You come home from work, she gives a kiss and a smile

And you're clueless you've been fuckin' with a whore all the while

You wonder why the house smells fresh like chopped mints and clovers

Hope you like the menu, 'cause you're having leftovers

  

  

"Bored Again"- ©2008

    

I woke up one day, in the middle of the sea

How I ever got there, I dunno, beats me

Floating on a raft made of fresh, bloody meat

It sucks because I got my favorite shoes on my feet

Ow! ‘Wonder how I got this big ol’ bump on my noggin

The last thing I remember, I was watchin’ some chick joggin’

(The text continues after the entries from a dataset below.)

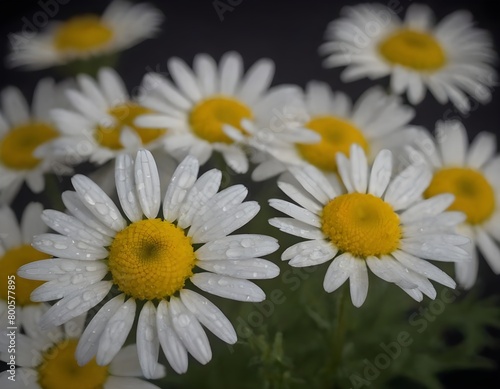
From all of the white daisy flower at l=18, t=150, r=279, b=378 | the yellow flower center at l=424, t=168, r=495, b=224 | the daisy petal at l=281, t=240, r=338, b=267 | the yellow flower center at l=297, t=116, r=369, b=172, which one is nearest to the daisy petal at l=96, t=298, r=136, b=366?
the white daisy flower at l=18, t=150, r=279, b=378

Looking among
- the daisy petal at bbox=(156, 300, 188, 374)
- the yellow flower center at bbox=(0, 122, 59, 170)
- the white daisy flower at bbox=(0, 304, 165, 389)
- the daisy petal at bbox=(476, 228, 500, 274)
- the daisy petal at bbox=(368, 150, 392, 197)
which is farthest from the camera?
the yellow flower center at bbox=(0, 122, 59, 170)

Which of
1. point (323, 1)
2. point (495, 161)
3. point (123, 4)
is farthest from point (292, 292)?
point (323, 1)

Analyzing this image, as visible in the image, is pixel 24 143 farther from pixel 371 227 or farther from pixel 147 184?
pixel 371 227

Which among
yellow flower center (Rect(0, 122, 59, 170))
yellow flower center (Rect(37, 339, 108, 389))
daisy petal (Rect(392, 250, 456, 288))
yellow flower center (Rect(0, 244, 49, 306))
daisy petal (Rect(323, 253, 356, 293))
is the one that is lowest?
yellow flower center (Rect(37, 339, 108, 389))

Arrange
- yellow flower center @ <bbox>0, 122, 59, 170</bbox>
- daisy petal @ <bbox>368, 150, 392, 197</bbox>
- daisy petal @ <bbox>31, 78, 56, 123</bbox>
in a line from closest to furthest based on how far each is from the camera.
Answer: daisy petal @ <bbox>368, 150, 392, 197</bbox>
yellow flower center @ <bbox>0, 122, 59, 170</bbox>
daisy petal @ <bbox>31, 78, 56, 123</bbox>

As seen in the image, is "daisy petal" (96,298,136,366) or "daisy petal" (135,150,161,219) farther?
"daisy petal" (135,150,161,219)

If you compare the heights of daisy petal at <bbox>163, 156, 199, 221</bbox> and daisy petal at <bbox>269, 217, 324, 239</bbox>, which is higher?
daisy petal at <bbox>163, 156, 199, 221</bbox>

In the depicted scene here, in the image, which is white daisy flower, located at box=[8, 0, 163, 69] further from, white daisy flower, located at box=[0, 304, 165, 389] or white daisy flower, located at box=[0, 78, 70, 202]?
white daisy flower, located at box=[0, 304, 165, 389]

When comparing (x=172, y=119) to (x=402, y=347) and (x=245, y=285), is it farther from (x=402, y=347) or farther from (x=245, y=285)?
(x=402, y=347)
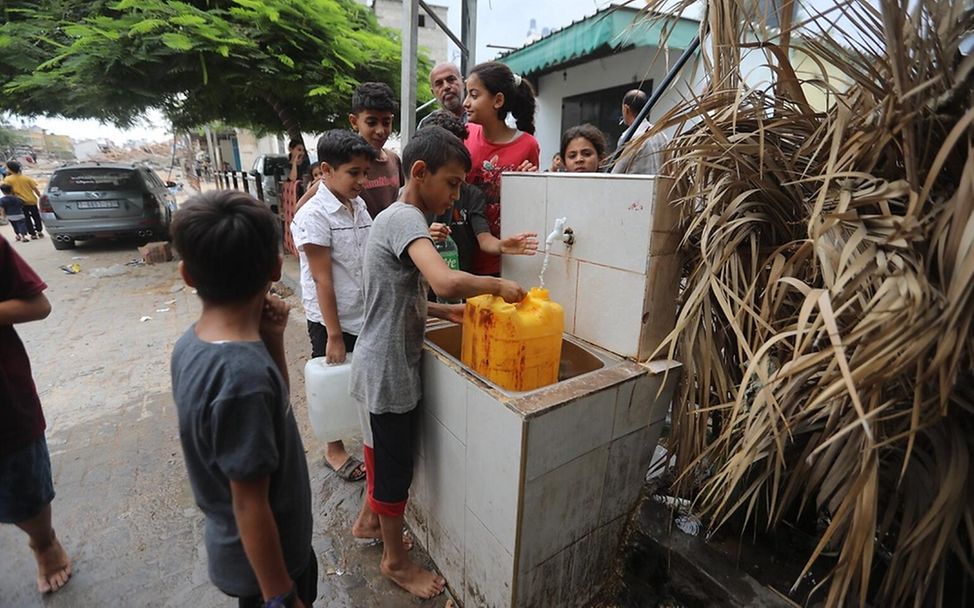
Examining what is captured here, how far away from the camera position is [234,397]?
103 centimetres

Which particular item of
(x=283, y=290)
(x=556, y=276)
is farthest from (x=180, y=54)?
(x=556, y=276)

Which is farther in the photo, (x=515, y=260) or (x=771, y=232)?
(x=515, y=260)

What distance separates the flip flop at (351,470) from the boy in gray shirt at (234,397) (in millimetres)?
1570

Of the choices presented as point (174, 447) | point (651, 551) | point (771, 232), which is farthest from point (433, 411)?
point (174, 447)

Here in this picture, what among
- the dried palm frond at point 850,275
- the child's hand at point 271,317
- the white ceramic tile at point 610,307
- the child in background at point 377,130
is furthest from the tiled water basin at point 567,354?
the child in background at point 377,130

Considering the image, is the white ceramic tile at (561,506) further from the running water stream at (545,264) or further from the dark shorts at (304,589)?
the running water stream at (545,264)

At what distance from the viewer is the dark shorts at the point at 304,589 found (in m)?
1.30

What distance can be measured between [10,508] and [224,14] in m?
6.98

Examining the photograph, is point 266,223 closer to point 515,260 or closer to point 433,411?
point 433,411

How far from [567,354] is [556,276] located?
1.17 ft

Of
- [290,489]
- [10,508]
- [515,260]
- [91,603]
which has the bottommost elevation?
[91,603]

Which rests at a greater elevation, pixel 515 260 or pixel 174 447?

Stuck without food or drink, just drifting on a wave

Looks like I’ll be heading to a watery, deep grave

Here come the sharks now, curious, circling all around

Oh, well. That’s fine. I’d rather just be eaten up than drowned

Before I go, just wanna know who dumped me in the sea

Down comes the wall, and I recall the guilty one is me

I needed a good challenge, was gettin’ really bored

And that’s when I remembered that I brought along my sword

I yelled out to the sharks and said “Come get me if ya wanna!”

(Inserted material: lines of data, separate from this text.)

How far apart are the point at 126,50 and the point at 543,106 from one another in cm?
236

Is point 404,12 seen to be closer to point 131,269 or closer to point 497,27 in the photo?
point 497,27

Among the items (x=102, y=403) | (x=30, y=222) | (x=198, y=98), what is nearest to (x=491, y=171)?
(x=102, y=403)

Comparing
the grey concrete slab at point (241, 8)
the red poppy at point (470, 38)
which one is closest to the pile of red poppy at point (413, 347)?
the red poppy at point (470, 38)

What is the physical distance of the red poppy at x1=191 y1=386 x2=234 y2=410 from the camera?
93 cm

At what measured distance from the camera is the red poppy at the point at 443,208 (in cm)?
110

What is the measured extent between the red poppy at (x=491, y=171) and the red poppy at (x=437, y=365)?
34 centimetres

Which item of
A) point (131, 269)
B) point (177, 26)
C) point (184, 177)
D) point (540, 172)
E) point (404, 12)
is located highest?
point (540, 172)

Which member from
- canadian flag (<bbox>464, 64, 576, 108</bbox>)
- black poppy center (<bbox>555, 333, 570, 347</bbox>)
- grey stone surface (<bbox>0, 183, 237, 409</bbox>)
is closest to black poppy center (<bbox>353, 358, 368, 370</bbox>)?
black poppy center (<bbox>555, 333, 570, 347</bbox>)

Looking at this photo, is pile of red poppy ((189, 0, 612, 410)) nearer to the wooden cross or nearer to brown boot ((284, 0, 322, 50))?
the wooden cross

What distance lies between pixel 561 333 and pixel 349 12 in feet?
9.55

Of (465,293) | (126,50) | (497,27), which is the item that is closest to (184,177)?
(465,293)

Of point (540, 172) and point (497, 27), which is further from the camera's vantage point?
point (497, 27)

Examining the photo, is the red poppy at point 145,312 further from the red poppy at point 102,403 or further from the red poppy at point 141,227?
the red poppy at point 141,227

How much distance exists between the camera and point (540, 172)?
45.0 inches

I reached into the pile of meat and pulled out my katana

The sharks leaped toward me all at once, I slashed in all directions

They each survived but every shark is missing several sections

A fin here, a tail there, I’m not that mean a guy

‘Just find it more effective than a mere punch in the eye

A shark-attack was all I needed just to calm my nerves

Now back to shore so I can find that chick with all them curves

  

  

"Saggy Maggie" - ©2008

  

This poem is an ode

To the ugliest bitch ever

I might sound like a jerk

But my words are so damn clever...

  

I don’t gotta know her

I don’t wanna either

She looks like a bear cub used her face for a teether

  

It HURTS to watch "Batman"

I’d rather eat squid

She looks like a walking, talking Garbage Pail Kid

  

Ah, the movie is ruined

I can’t bear to watch

She wouldn’t even look good after one quart of Scotch

  

Well, now we all know

Why The Joker went nuts

He stared at her too long and got emotional cuts

  

Like, just look at her face, Scoob

It’s starting to sag

So why is The Scarecrow the one wearing the bag?

  

In the scene where Bruce kissed her

I had to rewind

’Cause I swore I heard him muttering "Thank GOD bats are blind."

  

Two-Face stood alone there

When he got sad, and cried

But the audience jumped up and fuckin’ cheered when she died

  

She’s uglier than George, John, Ringo & Paul

Someone please throw a sheet over Maggie Gyllenhaal!